Last week and the beginning of this one haven’t been bad. I haven’t done anything earth-shattering, but I’ve pretty much accepted that I can’t do that here. But as an intern, I’m finally being given stuff to do – still not by producers (they are to frustrating to try and work with) – but by reporters who are finding my help very valuable.
I finished up my work with John Stehr and the generation project. It airs this week and I’ll be posting links to those stories soon. I’ve logged numerous interviews for it, and plan on putting together one or two packages of my own from the footage accumulated through that. At the end of last week, John handed me a folder of scripts for his generation stories, and said, “Let me know what you think of these or if I need to change anything.” At first I thought, he was just saying that. I read through them, and just planned on giving the scripts back to him, but he came over to the desk I was working at and asked honestly, “What do you think? Is there anything missing?” I was sort of surprised.
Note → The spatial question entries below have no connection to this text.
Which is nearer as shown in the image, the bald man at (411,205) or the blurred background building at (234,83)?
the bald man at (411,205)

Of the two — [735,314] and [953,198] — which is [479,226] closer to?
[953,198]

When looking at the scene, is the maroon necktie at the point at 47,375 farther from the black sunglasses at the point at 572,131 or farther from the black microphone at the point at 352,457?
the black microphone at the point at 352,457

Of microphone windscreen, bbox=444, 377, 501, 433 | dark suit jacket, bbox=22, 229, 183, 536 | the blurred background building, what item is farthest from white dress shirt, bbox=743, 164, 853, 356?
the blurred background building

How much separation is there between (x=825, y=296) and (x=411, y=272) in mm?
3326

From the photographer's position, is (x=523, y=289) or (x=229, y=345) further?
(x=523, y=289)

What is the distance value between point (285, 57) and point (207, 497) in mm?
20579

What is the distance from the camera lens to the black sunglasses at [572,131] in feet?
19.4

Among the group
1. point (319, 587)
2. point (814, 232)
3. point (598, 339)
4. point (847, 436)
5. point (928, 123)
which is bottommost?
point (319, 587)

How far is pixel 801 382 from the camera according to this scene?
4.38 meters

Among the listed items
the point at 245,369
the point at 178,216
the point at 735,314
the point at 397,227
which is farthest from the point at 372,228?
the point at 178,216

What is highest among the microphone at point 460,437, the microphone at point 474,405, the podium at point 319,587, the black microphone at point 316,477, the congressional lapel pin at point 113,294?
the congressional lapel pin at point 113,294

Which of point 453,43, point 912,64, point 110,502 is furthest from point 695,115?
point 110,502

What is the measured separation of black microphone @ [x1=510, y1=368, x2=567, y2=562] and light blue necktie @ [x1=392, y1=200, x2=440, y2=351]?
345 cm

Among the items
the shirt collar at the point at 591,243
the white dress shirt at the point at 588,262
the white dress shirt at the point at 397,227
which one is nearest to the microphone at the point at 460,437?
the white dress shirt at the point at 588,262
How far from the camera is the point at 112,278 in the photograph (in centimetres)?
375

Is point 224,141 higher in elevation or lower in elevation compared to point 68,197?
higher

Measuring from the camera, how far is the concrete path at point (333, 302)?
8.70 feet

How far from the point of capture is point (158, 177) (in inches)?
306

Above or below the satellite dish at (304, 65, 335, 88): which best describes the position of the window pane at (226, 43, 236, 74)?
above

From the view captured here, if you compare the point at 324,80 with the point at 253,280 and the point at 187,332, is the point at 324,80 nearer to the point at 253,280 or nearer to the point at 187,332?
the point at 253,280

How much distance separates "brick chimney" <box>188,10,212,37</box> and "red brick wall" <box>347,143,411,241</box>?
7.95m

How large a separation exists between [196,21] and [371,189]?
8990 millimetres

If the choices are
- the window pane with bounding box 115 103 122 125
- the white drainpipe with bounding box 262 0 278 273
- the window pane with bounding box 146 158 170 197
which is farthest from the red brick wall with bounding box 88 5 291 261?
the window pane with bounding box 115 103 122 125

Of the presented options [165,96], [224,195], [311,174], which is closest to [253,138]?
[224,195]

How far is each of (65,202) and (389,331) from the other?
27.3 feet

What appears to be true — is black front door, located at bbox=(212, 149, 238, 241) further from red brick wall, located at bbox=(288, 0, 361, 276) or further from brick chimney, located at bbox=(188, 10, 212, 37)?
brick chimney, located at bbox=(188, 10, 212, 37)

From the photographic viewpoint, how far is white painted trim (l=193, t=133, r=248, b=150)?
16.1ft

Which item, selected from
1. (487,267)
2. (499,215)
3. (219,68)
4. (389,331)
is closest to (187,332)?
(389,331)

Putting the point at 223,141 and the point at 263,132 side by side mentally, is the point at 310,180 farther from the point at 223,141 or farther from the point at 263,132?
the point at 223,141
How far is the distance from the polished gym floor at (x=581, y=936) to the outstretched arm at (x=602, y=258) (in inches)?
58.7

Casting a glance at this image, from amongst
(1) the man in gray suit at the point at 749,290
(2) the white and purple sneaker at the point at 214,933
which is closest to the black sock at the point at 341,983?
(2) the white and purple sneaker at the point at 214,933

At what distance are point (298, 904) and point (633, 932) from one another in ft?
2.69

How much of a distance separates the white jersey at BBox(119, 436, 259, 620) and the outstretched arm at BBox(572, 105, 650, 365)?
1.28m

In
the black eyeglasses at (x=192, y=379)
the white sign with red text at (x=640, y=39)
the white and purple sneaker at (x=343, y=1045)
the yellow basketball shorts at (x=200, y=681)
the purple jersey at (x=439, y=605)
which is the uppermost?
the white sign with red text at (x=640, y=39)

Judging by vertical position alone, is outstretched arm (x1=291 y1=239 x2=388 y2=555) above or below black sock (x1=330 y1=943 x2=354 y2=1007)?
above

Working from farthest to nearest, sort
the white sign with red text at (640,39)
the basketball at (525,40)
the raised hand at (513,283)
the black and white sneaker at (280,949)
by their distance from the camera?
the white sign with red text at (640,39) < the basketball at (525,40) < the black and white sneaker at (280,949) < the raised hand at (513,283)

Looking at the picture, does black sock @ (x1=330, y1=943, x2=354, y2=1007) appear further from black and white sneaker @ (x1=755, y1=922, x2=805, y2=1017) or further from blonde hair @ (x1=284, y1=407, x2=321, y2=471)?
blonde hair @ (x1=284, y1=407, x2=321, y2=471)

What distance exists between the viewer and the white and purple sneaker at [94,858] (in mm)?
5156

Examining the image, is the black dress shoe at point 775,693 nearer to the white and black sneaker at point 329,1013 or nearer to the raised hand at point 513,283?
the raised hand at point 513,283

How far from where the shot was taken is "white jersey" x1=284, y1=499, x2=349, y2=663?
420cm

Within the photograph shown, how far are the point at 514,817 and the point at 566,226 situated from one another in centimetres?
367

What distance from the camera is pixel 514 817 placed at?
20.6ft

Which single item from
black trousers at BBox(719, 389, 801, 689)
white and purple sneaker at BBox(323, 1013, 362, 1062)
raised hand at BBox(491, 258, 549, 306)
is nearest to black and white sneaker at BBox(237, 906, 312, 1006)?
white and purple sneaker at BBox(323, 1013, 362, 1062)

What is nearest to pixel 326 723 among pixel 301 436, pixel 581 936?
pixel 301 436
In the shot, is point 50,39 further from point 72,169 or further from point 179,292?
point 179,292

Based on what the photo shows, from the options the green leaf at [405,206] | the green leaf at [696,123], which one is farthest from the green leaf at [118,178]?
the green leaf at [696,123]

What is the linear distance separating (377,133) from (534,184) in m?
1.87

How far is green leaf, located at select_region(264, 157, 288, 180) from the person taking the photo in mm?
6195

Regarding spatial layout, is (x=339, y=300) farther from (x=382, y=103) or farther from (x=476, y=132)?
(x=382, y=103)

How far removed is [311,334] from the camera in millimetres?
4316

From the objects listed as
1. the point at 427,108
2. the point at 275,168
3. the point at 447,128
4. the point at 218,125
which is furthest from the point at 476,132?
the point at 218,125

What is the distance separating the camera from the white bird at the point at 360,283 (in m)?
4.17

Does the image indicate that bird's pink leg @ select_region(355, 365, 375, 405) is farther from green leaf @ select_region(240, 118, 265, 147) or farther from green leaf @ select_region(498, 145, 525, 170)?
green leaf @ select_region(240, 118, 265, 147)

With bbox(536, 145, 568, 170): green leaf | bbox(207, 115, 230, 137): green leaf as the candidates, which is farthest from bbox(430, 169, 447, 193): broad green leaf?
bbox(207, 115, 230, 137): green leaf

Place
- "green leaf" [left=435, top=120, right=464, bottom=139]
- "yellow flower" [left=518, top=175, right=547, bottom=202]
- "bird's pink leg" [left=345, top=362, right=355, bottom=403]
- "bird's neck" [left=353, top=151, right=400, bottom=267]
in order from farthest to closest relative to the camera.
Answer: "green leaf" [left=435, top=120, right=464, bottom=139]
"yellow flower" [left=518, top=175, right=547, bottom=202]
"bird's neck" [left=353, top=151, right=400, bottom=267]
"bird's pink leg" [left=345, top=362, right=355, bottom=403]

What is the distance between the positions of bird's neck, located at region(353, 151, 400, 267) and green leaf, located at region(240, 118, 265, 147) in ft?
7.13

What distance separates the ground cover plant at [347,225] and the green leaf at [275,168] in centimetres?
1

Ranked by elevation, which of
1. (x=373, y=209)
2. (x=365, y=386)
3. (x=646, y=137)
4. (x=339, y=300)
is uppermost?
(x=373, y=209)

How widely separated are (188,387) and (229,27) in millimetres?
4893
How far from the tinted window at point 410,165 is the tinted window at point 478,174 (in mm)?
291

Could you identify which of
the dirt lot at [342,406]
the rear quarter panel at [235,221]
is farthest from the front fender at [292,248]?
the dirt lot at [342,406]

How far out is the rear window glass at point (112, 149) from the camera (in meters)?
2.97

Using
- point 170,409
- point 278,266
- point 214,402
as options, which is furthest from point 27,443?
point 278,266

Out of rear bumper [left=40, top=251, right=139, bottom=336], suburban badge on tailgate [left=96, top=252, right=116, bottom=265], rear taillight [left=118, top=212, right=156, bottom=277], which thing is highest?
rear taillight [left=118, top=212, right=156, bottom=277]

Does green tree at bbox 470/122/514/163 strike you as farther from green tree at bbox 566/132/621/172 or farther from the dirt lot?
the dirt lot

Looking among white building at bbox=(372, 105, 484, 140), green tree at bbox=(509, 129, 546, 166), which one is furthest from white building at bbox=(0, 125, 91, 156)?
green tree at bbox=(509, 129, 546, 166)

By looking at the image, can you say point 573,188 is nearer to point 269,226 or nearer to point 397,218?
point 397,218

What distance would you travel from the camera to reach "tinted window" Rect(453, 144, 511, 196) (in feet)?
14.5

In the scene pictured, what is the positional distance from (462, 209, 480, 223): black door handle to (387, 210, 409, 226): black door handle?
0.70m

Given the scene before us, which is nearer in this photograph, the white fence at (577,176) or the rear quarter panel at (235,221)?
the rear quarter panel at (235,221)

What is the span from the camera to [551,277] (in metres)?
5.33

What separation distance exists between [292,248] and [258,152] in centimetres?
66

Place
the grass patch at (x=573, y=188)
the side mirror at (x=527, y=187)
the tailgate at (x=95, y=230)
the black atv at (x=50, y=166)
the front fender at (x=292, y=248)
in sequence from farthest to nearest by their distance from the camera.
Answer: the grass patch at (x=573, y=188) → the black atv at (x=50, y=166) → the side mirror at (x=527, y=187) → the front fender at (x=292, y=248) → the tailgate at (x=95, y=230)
To have an anchor ask for an interns opinion … like I actually knew something?! It was a weird feeling. I knew he wanted me to read through since I was familiar with the interviews, but I didn’t realize my thoughts would actually be valued. Unfortunately, I really couldn’t give him any changes … I thought he did a great job putting all the information together. We discussed the lack of b-roll and the fact that the stories weren’t very visual, but didn’t really have many solutions.
That took up most of my time for the last week and a half. I tried to teach myself the editing software … and that was a unique challenge. I have to have 3 things on my “demo reel” before I leave … so my last two weeks are going to be spent putting that together. I’ve also been helping a sunrise reporter line up some interviews for this week and next about school related issues. That means e-mailing people, calling them. Stuff I really don’t like doing because I always feel like I’m bothering them, but it’s good practice because that’s basically what my job is at WIWU … and it’s getting easier. And I’m realizing that people should want to talk to us because it’s either somewhat promotional or it lets people know their story.
That’s been really all that’s happened. My countdown to the end is in single digits. I’ve already passed my required number of hours. The light at the end of the tunnel is clearly visible, and that is both motivational and frustrating. I’m looking forward to school, a feeling of stability and normalcy, my senior project, and producing Crossroads. I’m ready to go back.